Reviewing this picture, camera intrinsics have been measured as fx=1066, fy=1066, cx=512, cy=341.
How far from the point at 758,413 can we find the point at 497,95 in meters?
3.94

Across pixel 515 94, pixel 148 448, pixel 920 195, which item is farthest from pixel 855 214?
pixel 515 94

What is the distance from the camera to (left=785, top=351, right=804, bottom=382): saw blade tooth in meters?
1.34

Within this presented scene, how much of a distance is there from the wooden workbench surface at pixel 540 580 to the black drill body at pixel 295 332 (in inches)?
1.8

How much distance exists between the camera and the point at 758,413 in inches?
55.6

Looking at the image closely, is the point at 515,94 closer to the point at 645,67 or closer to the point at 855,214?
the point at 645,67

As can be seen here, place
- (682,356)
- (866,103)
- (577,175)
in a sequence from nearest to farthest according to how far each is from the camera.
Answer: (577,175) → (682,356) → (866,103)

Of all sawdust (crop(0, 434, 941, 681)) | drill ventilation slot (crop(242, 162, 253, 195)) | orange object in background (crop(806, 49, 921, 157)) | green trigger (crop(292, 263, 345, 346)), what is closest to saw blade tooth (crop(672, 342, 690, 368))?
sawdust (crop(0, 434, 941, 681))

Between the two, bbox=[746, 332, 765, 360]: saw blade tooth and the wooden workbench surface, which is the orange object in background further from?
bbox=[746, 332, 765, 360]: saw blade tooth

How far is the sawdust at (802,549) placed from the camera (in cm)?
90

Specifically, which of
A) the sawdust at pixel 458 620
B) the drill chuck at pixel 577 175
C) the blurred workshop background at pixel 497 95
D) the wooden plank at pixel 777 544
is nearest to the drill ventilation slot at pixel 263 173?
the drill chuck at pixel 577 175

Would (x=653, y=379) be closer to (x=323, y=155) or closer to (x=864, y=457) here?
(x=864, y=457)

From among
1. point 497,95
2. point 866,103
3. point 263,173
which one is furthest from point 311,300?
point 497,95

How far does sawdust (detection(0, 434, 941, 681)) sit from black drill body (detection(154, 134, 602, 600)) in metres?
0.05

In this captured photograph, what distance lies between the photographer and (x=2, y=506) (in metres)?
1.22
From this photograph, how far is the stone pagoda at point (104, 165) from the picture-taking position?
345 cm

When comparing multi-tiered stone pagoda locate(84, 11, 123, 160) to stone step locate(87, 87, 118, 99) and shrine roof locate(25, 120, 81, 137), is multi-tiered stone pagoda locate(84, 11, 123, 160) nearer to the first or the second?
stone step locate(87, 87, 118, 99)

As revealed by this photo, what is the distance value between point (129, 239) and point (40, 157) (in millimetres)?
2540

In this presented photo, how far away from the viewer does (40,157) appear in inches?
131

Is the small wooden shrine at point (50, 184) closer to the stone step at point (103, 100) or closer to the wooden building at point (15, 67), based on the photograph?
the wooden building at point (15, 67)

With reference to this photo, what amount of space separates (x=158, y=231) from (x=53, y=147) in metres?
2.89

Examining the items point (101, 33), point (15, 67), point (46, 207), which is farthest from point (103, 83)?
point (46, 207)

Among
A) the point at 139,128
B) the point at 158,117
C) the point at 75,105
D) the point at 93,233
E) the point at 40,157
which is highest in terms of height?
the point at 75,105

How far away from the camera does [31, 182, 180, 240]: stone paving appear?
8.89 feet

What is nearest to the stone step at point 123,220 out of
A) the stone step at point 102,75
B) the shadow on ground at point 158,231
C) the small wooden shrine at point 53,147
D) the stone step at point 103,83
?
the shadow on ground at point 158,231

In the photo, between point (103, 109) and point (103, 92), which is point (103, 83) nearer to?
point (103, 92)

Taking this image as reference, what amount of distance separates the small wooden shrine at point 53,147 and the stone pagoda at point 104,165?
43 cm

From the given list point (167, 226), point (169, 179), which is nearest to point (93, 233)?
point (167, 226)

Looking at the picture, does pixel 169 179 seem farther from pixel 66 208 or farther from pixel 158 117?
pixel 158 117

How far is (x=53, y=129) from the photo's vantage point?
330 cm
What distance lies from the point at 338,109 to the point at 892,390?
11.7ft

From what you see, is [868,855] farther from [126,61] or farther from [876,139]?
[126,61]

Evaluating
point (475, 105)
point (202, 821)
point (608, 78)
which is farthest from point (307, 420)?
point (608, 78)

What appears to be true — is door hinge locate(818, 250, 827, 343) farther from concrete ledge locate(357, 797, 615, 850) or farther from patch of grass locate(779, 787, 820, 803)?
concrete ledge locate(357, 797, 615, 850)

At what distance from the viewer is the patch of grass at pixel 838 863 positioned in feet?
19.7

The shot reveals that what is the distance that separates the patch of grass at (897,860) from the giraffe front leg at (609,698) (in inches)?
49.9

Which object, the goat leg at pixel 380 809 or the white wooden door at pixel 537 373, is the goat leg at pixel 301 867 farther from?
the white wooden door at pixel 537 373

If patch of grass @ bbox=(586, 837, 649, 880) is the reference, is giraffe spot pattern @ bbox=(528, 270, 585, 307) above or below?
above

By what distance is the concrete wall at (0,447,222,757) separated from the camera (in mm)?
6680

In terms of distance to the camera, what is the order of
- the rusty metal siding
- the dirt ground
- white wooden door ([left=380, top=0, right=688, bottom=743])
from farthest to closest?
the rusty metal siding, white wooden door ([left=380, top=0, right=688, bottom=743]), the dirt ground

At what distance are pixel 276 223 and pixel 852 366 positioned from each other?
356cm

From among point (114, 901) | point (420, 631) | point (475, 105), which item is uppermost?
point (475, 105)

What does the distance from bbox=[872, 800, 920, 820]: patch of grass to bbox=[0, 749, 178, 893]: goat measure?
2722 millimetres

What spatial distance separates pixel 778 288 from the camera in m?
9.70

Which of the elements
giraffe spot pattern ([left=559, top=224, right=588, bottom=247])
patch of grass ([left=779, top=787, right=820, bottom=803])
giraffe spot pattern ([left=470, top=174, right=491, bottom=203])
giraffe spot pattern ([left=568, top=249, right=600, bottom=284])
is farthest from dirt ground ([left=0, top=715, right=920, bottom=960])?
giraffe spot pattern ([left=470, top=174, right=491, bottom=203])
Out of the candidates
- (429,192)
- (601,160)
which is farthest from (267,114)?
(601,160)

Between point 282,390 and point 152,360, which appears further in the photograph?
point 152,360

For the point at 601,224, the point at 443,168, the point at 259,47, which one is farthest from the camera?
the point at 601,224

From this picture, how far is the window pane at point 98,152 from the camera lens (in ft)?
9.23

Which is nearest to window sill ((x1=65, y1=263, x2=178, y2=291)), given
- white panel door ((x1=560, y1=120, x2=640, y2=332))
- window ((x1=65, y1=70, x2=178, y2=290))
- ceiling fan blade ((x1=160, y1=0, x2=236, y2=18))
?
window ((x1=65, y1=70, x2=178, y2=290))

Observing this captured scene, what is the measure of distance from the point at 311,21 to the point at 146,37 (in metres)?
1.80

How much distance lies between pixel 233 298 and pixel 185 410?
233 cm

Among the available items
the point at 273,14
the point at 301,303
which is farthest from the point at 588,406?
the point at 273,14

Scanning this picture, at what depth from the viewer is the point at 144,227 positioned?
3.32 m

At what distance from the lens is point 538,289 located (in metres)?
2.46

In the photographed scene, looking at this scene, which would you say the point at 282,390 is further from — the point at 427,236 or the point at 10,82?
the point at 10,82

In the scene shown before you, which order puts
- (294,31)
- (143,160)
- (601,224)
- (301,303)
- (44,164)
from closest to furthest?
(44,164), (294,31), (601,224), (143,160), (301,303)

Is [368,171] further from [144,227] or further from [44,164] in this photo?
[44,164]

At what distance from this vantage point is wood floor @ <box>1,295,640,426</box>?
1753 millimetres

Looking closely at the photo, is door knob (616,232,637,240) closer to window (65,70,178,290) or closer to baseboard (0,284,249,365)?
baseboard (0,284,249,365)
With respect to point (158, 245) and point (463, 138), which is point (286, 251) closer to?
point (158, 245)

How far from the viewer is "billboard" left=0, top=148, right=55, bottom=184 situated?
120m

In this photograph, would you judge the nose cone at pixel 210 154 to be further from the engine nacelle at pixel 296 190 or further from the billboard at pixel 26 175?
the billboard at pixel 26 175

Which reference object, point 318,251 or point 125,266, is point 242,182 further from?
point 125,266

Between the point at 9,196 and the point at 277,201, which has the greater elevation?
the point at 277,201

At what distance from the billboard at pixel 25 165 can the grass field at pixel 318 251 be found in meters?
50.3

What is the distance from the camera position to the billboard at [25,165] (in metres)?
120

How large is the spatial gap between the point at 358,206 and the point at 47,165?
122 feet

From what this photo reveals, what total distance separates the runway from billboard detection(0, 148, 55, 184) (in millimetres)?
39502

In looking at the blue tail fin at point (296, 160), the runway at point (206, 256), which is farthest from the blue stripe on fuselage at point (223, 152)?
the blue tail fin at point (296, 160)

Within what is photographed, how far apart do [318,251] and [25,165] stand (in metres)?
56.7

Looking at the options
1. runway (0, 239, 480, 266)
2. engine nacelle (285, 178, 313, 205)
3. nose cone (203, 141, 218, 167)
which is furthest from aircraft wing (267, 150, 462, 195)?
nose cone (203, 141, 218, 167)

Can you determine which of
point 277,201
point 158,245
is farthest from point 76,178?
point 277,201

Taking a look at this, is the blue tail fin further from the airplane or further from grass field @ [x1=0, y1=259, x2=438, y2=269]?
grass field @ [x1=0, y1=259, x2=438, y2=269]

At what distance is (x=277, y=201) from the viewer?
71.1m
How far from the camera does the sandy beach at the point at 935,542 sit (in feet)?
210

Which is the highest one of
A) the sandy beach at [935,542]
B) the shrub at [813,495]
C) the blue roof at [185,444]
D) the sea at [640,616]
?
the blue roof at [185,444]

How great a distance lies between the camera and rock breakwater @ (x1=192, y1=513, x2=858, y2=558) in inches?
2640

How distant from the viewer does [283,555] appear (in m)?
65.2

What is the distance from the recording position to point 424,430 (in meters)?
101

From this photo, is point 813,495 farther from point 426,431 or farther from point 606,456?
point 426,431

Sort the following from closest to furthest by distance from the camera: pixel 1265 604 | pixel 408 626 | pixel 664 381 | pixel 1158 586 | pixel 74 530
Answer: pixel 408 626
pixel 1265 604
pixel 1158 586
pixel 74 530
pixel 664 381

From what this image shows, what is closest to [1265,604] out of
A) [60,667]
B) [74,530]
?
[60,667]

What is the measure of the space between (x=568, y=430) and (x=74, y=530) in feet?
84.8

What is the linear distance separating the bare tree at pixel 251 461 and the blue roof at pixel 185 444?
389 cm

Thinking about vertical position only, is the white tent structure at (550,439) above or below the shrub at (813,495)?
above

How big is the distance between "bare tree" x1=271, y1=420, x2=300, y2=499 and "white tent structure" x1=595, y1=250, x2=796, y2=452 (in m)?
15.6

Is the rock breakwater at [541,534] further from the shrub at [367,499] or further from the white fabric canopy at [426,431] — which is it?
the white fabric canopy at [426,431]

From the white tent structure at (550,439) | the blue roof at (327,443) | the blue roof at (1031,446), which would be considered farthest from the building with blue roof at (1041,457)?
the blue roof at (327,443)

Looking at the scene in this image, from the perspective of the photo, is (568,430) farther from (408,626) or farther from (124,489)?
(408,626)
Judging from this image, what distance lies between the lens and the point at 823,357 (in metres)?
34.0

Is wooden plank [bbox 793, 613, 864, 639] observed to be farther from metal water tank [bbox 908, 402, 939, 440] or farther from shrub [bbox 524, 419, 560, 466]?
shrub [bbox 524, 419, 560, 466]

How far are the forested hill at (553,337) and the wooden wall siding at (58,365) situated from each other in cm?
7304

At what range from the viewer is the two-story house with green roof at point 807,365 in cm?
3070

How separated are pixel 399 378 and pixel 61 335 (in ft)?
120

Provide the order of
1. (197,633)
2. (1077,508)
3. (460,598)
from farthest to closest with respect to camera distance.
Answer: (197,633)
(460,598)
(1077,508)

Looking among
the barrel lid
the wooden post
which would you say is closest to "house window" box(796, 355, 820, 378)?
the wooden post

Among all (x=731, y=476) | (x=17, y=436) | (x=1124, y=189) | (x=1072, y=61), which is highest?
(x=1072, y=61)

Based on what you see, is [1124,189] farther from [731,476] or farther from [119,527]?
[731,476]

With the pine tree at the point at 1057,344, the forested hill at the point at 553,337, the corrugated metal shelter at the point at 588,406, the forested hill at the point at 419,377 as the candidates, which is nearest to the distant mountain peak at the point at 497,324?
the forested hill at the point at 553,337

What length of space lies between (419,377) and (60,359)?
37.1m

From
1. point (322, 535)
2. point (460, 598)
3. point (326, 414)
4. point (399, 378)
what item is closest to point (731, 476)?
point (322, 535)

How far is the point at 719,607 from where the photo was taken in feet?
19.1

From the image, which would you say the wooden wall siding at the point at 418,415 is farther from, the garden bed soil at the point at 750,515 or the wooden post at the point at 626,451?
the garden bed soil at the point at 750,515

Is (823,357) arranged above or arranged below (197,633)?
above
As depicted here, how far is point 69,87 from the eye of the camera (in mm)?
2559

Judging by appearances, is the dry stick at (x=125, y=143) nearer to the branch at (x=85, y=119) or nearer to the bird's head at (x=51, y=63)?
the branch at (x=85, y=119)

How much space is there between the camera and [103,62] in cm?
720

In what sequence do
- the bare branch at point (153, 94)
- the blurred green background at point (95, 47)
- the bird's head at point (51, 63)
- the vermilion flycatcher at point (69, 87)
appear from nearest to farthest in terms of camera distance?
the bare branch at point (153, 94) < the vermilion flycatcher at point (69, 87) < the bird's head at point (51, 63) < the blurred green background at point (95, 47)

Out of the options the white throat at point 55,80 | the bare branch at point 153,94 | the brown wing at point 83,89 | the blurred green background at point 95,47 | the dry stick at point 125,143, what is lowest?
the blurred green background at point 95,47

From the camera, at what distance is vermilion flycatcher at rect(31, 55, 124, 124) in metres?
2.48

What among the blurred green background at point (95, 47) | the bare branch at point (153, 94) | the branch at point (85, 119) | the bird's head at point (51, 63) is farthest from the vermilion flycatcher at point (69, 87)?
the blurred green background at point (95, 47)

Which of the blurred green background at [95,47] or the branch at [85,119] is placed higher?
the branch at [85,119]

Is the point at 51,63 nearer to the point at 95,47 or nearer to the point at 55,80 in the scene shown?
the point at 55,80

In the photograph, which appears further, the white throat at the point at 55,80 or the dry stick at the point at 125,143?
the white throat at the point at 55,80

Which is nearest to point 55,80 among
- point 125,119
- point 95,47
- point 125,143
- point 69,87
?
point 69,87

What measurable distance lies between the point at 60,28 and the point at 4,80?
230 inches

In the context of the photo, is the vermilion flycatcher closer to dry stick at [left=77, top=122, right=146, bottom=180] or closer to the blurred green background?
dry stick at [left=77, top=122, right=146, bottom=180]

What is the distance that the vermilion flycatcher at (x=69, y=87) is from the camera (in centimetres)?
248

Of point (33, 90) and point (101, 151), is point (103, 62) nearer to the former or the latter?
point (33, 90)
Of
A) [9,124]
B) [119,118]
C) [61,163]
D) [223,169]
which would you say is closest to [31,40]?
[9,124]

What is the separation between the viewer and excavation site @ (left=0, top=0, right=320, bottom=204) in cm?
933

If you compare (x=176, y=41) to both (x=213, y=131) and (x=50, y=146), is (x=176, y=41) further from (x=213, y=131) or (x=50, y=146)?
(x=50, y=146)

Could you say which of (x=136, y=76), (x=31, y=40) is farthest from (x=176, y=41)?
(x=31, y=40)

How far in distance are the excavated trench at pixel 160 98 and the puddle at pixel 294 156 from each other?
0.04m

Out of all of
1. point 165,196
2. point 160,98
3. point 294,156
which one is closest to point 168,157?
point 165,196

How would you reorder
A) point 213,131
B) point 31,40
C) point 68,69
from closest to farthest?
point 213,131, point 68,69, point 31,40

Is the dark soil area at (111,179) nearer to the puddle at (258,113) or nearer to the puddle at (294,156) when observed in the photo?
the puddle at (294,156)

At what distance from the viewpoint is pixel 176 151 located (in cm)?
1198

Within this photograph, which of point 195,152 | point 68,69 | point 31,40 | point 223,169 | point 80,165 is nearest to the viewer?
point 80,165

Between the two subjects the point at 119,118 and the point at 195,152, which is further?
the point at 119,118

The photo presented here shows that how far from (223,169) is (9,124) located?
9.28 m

------------------------------------------------

(WHAT YOU SHOULD DO) In the records above, find the line containing "Could you say"; please retype it and every line after it through the last line, exactly and with nothing else.

(TASK RESULT)
Could you say which of (x=136, y=76), (x=31, y=40) is farthest from (x=176, y=41)?
(x=31, y=40)

How far in distance are the excavated trench at pixel 160 98 and the puddle at pixel 294 156 from each other?
0.04m

Out of all of
1. point 165,196
2. point 160,98
3. point 294,156
which one is closest to point 168,157?
point 165,196

How would you reorder
A) point 213,131
B) point 31,40
C) point 68,69
from closest to farthest?
point 213,131, point 68,69, point 31,40

Is the dark soil area at (111,179) nearer to the puddle at (258,113) or nearer to the puddle at (294,156) when observed in the photo?
the puddle at (294,156)

At what distance from the viewpoint is pixel 176 151 located (in cm)?
1198

Within this photograph, which of point 195,152 | point 68,69 | point 31,40 | point 223,169 | point 80,165 is nearest to the viewer?
point 80,165

Between the two subjects the point at 119,118 and the point at 195,152, which is further?
the point at 119,118

The photo presented here shows that how far from (223,169) is (9,124) located?
9.28 m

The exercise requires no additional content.